FIG. 3 shows a timing diagram, which schematically shows the integrator signals INT1, INT2, INT3, the

Comparator pulse signals KIP1, KIP2, KIP3 and the switching signals AOP1, AOP2, AOP3 of a weighing device comprising three load cells as bold lines. In the following, the signals INT1, KIP1 and AOP1 belonging to a first load cell will be explained. The other signals shown in Figure 3 are to be understood accordingly. During an integration phase Iup, during which the switching signal AOP1 has an LO level and the switch 18 is open, only the measuring signal is present at the operational amplifier 12. The integrator signal INT increases accordingly. After a predetermined time has elapsed, the integration phase Iup ends and the counter 32 is set to zero and started. In this case, a set signal is sent to the set input of the flip-flop 28, which is thereby set, ie its output, the switching signal AOPL goes at HI level so that the switch 18 is closed and the charge accumulated in the capacitor 14 is dissipated. The integrator signal INTl falls accordingly. The period of time required to lower the integrator signal INT1 below a predetermined threshold and during which the counter 32 counts up is representative of the previously integrated charge and thus of the measurement signal.

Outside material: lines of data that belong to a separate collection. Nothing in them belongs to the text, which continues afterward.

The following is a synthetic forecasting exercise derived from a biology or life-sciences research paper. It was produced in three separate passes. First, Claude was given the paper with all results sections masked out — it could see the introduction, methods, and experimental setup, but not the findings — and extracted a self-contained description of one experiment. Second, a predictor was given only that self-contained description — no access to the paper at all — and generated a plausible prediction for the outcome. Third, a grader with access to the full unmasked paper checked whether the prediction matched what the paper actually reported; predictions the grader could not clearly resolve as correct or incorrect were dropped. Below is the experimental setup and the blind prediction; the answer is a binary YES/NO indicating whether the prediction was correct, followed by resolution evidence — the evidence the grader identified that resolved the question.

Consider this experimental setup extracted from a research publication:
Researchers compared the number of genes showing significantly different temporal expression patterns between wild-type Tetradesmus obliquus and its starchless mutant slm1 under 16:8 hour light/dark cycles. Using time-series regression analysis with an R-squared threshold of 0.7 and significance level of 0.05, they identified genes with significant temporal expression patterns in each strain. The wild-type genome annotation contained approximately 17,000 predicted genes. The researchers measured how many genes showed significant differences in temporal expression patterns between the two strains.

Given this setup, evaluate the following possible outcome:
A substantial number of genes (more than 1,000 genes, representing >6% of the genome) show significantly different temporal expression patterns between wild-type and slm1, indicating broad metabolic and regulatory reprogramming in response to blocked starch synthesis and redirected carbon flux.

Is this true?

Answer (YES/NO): YES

The reaching of the threshold value is signaled by the comparator 20 by outputting a pulse edge of the comparator pulse signal KIP1. This pulse edge resets the flip-flop 28, so that its output signal, the switching signal AOPl goes back to LO level. This transition stops the counter 32. The duration of this Abintegrations- or measuring interval Im can thus be read on not separately illustrated count output of the counter 32. It should be noted that the timing diagram shown in FIG. 3 represents only a variant of possible actuations of the A / D conversion. Other variants may benefit from the present invention. It is essential that a time interval representative of the measurement signal can be determined by means of the pulse edge generated by the comparator 20 and the switching signal AOP1 or a control signal preceding it. Accordingly, the other signals shown in Figure 3 are to be understood, where INT2, KIP2 and AOP2 illustrate the case of a smaller and INT3, KIP3 and A0P3 the case of a larger weighing value of the associated load cell.

From Figure 1 it can be clearly seen that the connection between the load cells 1, 2, 3 and the common digital module 4 to each one digital line pair, each consisting of the comparator pulse line 22 and the Switching line 30, is reduced. The spatial distance between the load cells, 1, 2, 3 and the digital module 4 can thus be made almost arbitrarily large, which significantly increases the flexibility of complex structures.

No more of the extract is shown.